AP on Clyde Group: Culture shock: Business owners see need to change their ways
by Clyde Group
on April 12, 2017
A letter from our Managing Director about our recent rebrand.Read More
by Clyde Group
on April 12, 2017
This piece originally appeared on The Associated Press.
By Joyce Rosenberg, AP Business Writer
The results of a staff survey jolted Alex Slater into realizing how drastically his business needed a culture change.
About half the 19 employees at his Clyde Group public relations firm said they planned to leave in one to two years, and rated the environment as “average” or “needs improvement.” No one agreed with the statement: “I am adequately compensated.”
“It was a big, almost shocking, learning moment for me where I realized that I had been doing it wrong,” says Slater, who undertook the anonymous survey in 2015 after three staffers said they were leaving the Washington, D.C., firm. What he read was painful.
“A lot of this was personal on my part,” Slater says. “I really had to change my management style.”
That moment of truth is one that many small-business owners experience as their companies evolve. In some cases, the culture that worked for a startup is a bad fit for a more established, larger business. Owners in their 40s or 50s may have a different approach than younger staffers, making for an unhappy workforce. And when owners do see that there’s a problem, human resources consultants say, it takes a lot of listening and adapting to shift from a culture that turns employees off to one that motivates them.
Slater’s staffers, particularly employees in their 20s and 30s, said they were afraid to make mistakes for fear of being criticized, believed they couldn’t disagree with the boss and felt they had to work 60-hour weeks. Slater admits that yes, he chastised staffers, and would send emails to employees at night and on weekends and expect a reply.
“The old rules were going to end up literally jeopardizing the future of our business,” he says.
After Clyde Group brought in a consultant, the culture changed. Forty-hour weeks are now the norm, Slater says. If someone makes a mistake, the company’s process is to learn from it. Staffers at all levels are asked for input on running the company. In a follow-up staff survey in 2016, 85 percent described Clyde Group as a fantastic place to work, he says.
IT STARTS AT THE TOP
Culture issues at small companies often start with owners or CEOs who are complacent, self-absorbed or too set in their ways, human resources consultants say.
“A lot of CEOs have the mentality of, ‘Here’s the stuff that I did to get here, so everyone else should work the same way,'” says Brian Kropp, head of the human resources practice at CEB, a consulting firm with headquarters in Arlington, Virginia. “When people deviate from that form, or want to do it a different way, the expectation of CEOs is, you’re doing it the wrong way.”
Moreover, office culture and employee needs are often a lower priority than trying to bring in business or develop new products and services.
“Owners wear so many hats and are so busy doing the business that they may not have time for some of the softer-skill things,” says Patti Perkins, owner of Calyx-Weaver & Associates, a human resources consulting firm based in Eagle, Idaho.
Often an owner’s epiphany comes because there’s a crisis, Perkins says. Staffers aren’t getting along, productivity falls or there’s an exodus of employees.
At data analysis firm Summit Consulting, new business was pouring in but the fast-growing company was losing staffers and couldn’t hire fast enough. Managers took a harder look at people’s comments from their exit interviews. They realized the Washington, D.C., company wasn’t clearly organized, had poor internal communication and was a frustrating place to work, says Jennifer Folsom, the director of corporate development.

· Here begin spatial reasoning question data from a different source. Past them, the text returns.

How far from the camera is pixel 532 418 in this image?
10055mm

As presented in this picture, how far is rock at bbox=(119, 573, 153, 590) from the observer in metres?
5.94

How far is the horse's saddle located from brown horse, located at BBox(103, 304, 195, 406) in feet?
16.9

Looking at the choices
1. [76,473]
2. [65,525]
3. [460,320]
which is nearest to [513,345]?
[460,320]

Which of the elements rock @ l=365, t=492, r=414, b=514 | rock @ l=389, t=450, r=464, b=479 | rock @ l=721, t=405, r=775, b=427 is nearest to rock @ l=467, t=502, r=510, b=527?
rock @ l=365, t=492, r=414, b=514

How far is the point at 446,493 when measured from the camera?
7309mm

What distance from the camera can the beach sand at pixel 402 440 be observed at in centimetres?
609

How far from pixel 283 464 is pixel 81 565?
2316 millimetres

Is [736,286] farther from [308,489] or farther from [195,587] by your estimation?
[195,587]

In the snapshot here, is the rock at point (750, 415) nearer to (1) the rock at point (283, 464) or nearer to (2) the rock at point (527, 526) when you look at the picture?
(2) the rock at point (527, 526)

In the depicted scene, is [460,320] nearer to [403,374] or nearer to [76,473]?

Summit Consulting was still operating with a startup culture even though it was 10 years old and had 50 employees, Folsom says. Important jobs like chief financial officer and human resources director were being done part-time by employees who had other assignments.
“No one knew who’s in charge. The communication piece was really wrong. People were hearing different things from different people,” Folsom says. And without a clear organizational chart, younger staffers didn’t know what jobs they could advance to.
The solution was implementing clear tiers and teams, and hiring full-time managers to handle finances and human resources. The company also improved its retirement plan and other benefits. As a result, Summit Consulting now has about 100 staffers, and it takes less than a month to hire someone rather than about six months.
PASSING THE BATON
A culture change is progressing slowly at the Houston law firm Wilson Cribbs & Goren.
“Law firms are the most old-fashioned professional practices and one of the most old-fashioned business models,” managing partner Anthony Marre says. They’re run by senior partners, he says, while “young lawyers are looking for trust and responsibility, the freedom to interact directly with clients and to build their own practices.”
Senior partners recognized that they needed to prepare the firm to be passed on to the next generation, so they started giving Marre, who’s now 34, more responsibility, including recruiting younger attorneys. He became managing partner three years ago, and began suggesting changes like hiring marketing and business development consultants.
Among the changes: All the attorneys meet weekly, and while one focus is client issues, another is what the lawyers need for their own professional development.
“Not only are the younger attorneys more engaged at all levels, they are more enthusiastic than ever about their careers and contributions they are making to the law firm,” Marre says.